Como una de esas rectas en las que casi por arte de magia todos los semáforos que te encuentras por el camino se ponen de color verde cuando pasas por ellos. Así fue el viaje de vuelta. Porque una vez que habíamos dejado atrás Aypate y Yanchalá, en nuestras cabezas fue cobrando fuerza la idea de regresar esa misma tarde a Piura. Y así es como se fueron precipitando los acontecimientos…
4pm, llegamos a Ayabaca. Nuestro conductor le hace señas a un carro delante que está a punto de salir hacia Piura. «Llevo 2», le dice, refiriéndose a nosotros. «Voy lleno», contesta el otro. Y asegura que es el último coche del día que sale para Piura. «Y ya no hay más carros», nos dice. «A no ser que…». Y nosotros aceptamos su propuesta.

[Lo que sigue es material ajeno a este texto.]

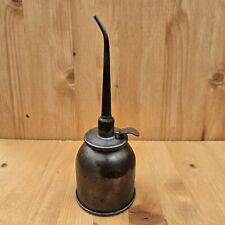 Vintage GUSTAVE LIDSEEN'S POSITVE FORCE FEED OILER Made In U.S.A. picture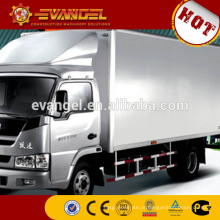 Caminhões pequenos da carga do tipo de IVECO do caminhão 4x4 mini para a venda dimensões do caminhão da carga de 10t mini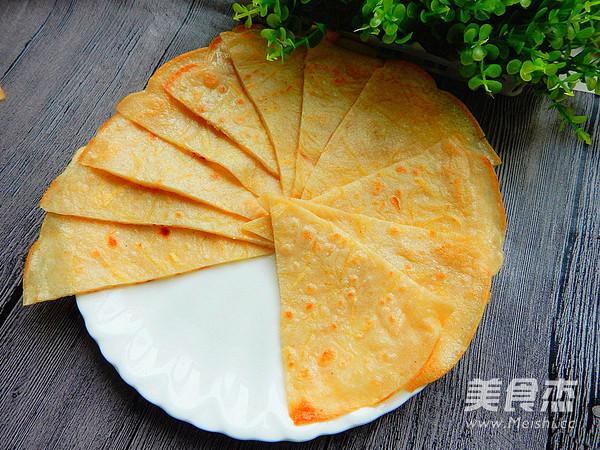 土豆丝煎饼的做法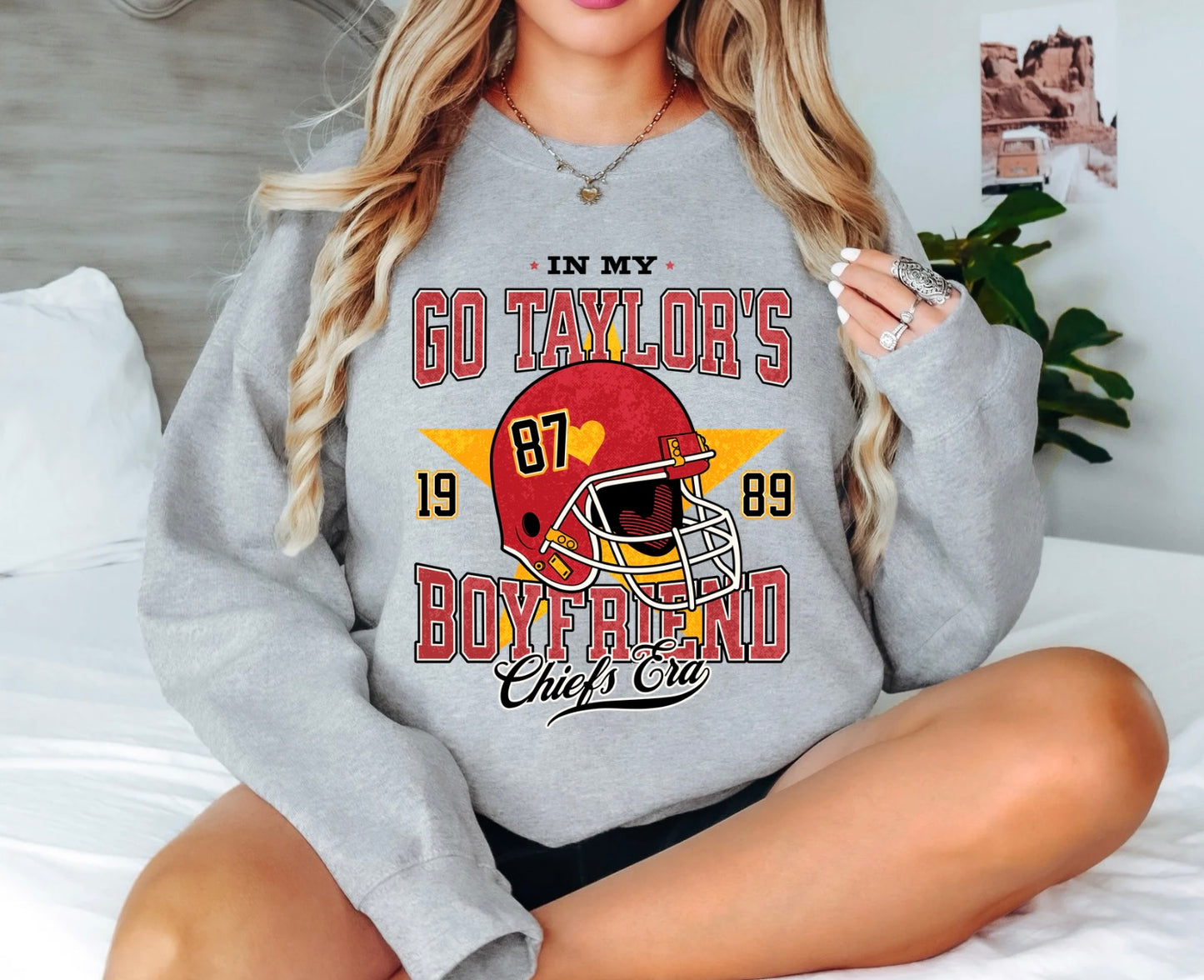 Go Taylor's Boyfriend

Iremos en la parte de atrás de la camioneta. Al descubierto. En la caja, batea o remolque de este vehículo tipo ranchera. Antes de salir recogimos rápidamente nuestras pertenencias, que estaban en la cafetería de Andrés. No habíamos comido nada y su señora nos preparó unos pequeños sándwiches y jugo para el viaje. Aunque para los vaivenes del camino, mejor tener el estómago vacío.
El viaje en camioneta puede resumirse en cuatro horas de trayecto desde la sierra ayabaquina, tocando las nubes con la cara (literalmente), hasta el desierto piurano, donde acabamos tapándonos los ojos y la boca con lo que podíamos para evitar las bofetadas de la arena. De las curvas vertiginosas de la bajada, a las largas rectas de Piura y su viento arenoso.
El punto de partida fue un camino sin asfaltar e inestable que provocaba el traqueteo constante de la camioneta, ponía a prueba la dudosa eficiencia de su sistema de amortiguación y te hacía temblar como si estuvieras sujetando un martillo neumático. Aún siento que se me mueven el hígado y los riñones al recordarlo. En la bajada pasamos frío (no nos llovió por suerte), y dolores internos y externos, sobre todo al rebotar las posaderas en la coraza metálica de la camioneta. La mochila se convirtió en improvisado cojín y unos calcetines en guantes.
Cuando dejamos atrás la montaña, el viaje tampoco mejoró mucho. Las largas rectas de la carretera asfaltada camino a Piura animaron el espíritu temerario del chófer. Ya no tanto sufría el trasero como las manos, de sujetarme, y la cara, que con los golpes de viento corría el riesgo de desfigurarse. En la parte de atrás de esa camioneta convertida en deportivo descapotable por momentos, había dos personas luchando por no salir disparadas. Pero llegamos. Tras casi cuatro horas de camino, y unas cuantas más de aventuras, regresamos a Piura sanos y salvos.